Celebrating a Vision

Mary Higley

I consider myself an ambassador for the Appalachian Trail and the Appalachian Trail Conservancy (ATC). Having hiked most of the Trail and having served as an ATC Board member for many years, I think I have a good perspective on how the ecosystem works. I’m not sure most users of the Trail understand the complexities of the relationships with the Trail clubs, the federal agencies, state parks, etc. It took me several years of board service to understand this myself. When other hikers complain to me about something related to the A.T., I try to educate them about those relationships.

My relationship to the A.T. – apart from the ATC – is defined by the physical challenge it presents. I have hiked a portion of the Trail every year since 2008. When I started hiking the A.T., my only goal was to prove to myself that I still had retained some of my athletic ability from my younger days. That desire still exists and is the primary reason I continue to work on completion of the Trail.

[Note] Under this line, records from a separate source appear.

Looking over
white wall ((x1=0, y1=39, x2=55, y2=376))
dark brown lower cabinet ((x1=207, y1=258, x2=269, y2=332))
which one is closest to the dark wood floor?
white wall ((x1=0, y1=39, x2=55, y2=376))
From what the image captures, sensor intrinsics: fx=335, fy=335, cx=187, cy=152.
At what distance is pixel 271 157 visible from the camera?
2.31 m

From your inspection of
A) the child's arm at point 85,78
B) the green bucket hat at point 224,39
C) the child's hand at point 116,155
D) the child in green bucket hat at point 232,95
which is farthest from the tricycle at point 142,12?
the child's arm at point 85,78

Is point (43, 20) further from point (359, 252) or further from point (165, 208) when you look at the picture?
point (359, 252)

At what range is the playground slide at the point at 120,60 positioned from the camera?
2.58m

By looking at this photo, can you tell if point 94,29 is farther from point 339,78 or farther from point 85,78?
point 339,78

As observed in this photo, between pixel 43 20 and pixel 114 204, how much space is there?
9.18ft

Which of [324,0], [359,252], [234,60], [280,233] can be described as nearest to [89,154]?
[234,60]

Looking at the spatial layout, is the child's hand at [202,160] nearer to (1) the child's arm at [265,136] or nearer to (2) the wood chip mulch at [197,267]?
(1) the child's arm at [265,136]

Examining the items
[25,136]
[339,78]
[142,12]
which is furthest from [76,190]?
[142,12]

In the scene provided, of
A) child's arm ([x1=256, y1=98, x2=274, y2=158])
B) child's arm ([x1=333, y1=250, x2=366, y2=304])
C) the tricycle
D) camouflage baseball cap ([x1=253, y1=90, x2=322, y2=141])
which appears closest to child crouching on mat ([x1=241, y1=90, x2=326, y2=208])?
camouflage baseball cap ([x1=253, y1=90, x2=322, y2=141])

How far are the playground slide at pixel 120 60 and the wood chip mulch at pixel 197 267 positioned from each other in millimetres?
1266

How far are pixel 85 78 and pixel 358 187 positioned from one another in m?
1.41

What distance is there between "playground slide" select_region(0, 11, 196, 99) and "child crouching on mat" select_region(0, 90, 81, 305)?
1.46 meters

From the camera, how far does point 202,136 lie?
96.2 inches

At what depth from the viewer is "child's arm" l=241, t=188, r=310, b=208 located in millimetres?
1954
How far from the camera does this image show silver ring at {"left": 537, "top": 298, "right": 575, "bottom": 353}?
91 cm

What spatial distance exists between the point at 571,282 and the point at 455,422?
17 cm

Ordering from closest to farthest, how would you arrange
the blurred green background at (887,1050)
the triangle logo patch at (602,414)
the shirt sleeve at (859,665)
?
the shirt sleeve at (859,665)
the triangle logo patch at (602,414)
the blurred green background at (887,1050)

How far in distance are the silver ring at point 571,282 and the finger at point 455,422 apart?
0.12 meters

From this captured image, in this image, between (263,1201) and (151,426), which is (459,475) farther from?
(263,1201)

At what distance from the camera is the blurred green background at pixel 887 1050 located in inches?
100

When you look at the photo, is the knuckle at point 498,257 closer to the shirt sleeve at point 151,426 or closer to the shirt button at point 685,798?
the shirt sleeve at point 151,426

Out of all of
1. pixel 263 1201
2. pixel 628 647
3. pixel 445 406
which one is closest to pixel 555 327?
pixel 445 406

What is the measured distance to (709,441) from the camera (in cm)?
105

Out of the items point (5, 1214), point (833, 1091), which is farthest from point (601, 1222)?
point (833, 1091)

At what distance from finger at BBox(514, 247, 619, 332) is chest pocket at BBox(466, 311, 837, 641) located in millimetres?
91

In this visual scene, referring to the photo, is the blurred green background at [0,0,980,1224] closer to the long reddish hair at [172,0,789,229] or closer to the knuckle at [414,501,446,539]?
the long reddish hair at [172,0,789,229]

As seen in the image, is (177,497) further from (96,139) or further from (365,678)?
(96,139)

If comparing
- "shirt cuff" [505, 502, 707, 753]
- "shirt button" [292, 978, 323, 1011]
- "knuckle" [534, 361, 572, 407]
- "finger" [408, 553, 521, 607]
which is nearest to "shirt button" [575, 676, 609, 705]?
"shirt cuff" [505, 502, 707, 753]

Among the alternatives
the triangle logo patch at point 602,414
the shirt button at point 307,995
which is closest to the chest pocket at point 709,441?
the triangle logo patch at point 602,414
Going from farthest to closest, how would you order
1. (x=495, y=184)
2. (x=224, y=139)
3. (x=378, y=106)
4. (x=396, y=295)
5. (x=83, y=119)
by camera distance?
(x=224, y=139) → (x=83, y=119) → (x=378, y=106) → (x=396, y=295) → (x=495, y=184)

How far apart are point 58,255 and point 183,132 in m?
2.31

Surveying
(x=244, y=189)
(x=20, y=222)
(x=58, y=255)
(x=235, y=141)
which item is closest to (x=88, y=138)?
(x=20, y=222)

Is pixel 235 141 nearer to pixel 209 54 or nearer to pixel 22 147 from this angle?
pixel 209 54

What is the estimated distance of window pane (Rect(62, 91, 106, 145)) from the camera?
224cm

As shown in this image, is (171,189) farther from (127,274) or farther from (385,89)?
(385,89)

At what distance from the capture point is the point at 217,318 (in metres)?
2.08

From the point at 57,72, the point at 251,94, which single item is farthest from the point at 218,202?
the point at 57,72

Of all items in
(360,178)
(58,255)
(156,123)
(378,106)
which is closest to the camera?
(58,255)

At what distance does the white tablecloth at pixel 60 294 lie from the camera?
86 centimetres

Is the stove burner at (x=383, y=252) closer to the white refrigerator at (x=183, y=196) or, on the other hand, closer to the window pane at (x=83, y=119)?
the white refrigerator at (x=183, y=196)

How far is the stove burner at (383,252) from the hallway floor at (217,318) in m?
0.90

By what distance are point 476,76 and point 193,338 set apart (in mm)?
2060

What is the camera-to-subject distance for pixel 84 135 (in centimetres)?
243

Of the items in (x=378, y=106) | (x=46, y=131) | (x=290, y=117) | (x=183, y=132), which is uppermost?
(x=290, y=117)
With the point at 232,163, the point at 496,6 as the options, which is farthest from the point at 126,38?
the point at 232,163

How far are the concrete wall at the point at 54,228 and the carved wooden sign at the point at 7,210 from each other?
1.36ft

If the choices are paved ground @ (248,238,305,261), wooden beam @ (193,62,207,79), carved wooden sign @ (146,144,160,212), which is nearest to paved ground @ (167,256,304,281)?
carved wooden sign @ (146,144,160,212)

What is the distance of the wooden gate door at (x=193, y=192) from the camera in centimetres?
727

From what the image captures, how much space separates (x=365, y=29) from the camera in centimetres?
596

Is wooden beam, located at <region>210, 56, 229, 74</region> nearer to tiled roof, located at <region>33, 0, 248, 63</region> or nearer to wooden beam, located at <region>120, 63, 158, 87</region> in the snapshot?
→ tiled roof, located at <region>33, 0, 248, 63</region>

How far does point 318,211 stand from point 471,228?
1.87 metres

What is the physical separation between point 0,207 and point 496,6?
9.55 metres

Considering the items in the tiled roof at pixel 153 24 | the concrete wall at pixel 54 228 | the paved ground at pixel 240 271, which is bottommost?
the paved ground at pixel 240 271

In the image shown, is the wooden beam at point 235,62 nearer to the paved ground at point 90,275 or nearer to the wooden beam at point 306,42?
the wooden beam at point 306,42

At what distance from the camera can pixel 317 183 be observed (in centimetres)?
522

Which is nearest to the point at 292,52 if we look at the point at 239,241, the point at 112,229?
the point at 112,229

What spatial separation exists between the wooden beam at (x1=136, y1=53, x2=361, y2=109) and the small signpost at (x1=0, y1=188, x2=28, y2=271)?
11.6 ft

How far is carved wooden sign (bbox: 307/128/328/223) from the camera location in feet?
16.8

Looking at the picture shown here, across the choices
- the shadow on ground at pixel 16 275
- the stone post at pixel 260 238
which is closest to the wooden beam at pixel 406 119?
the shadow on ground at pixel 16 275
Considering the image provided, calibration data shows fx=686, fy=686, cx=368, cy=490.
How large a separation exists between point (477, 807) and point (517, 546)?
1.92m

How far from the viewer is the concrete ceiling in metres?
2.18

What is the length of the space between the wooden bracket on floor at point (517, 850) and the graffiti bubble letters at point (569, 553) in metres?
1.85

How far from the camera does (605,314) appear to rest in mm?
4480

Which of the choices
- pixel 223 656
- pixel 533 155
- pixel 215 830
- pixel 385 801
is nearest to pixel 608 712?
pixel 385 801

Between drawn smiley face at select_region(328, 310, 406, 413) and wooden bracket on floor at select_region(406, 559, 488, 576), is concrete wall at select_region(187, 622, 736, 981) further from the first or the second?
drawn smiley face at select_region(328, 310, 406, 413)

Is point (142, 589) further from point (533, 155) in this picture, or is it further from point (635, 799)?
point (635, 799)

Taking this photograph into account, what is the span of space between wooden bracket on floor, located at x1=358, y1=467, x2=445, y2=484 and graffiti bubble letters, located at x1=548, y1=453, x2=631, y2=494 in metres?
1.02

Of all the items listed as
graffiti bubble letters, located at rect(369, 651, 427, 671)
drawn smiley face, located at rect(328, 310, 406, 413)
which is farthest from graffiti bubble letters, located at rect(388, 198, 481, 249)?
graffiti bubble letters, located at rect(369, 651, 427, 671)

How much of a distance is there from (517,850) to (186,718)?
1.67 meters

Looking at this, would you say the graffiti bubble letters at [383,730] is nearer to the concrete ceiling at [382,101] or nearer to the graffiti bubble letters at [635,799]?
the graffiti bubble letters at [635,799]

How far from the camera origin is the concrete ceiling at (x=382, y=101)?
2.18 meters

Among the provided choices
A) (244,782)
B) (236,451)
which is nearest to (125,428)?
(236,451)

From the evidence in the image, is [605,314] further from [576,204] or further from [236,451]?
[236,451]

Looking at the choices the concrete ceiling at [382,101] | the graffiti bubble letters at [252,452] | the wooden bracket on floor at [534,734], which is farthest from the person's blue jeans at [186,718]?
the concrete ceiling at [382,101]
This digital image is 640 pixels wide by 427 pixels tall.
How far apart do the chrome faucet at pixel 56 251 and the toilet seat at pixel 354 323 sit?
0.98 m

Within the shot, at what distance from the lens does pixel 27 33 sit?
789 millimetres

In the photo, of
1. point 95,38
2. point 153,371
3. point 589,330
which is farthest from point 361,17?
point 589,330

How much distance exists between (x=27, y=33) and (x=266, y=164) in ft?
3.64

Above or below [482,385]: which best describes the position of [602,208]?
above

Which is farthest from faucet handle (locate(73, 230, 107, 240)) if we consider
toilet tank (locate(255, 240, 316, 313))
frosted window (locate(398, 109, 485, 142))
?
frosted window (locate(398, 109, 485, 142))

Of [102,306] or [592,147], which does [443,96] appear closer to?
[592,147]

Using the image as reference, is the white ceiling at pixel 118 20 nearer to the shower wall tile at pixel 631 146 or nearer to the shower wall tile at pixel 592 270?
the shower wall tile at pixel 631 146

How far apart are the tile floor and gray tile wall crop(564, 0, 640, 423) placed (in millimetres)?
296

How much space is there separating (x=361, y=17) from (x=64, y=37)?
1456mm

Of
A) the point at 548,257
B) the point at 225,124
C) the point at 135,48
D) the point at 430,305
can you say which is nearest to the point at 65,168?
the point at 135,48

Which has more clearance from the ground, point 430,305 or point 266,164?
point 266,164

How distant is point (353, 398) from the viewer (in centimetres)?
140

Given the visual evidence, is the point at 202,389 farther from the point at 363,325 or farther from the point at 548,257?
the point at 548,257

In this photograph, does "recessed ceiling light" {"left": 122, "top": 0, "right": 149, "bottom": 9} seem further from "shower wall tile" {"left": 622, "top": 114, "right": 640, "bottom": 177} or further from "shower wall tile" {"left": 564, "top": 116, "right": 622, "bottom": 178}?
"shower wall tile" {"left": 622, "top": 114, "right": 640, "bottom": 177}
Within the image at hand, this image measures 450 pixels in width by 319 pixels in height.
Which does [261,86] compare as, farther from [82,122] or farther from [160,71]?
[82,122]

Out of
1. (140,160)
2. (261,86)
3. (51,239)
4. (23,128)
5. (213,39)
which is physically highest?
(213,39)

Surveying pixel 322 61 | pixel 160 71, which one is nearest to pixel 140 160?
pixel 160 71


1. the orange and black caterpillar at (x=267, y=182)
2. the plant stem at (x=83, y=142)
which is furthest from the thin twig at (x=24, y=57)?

I would define my past relationship with the A.T. as one of fascination. This started in 1975 when I read James Hare’s two-volume Hiking the Appalachian Trail. I couldn’t believe that there was a path in the woods that would take me from Georgia to Maine. Today, I would say that the A.T. is a place where I feel safe and empowered to hike by myself; where I constantly discover the good in people; and where I can slow down enough to appreciate the beauty of the Trail and its surroundings. In terms of the future, I believe the ATC and its partners will need to further address overuse issues. Protecting the adjacent landscape and enlisting more volunteer maintainers will become increasingly important to protect this amazing resource.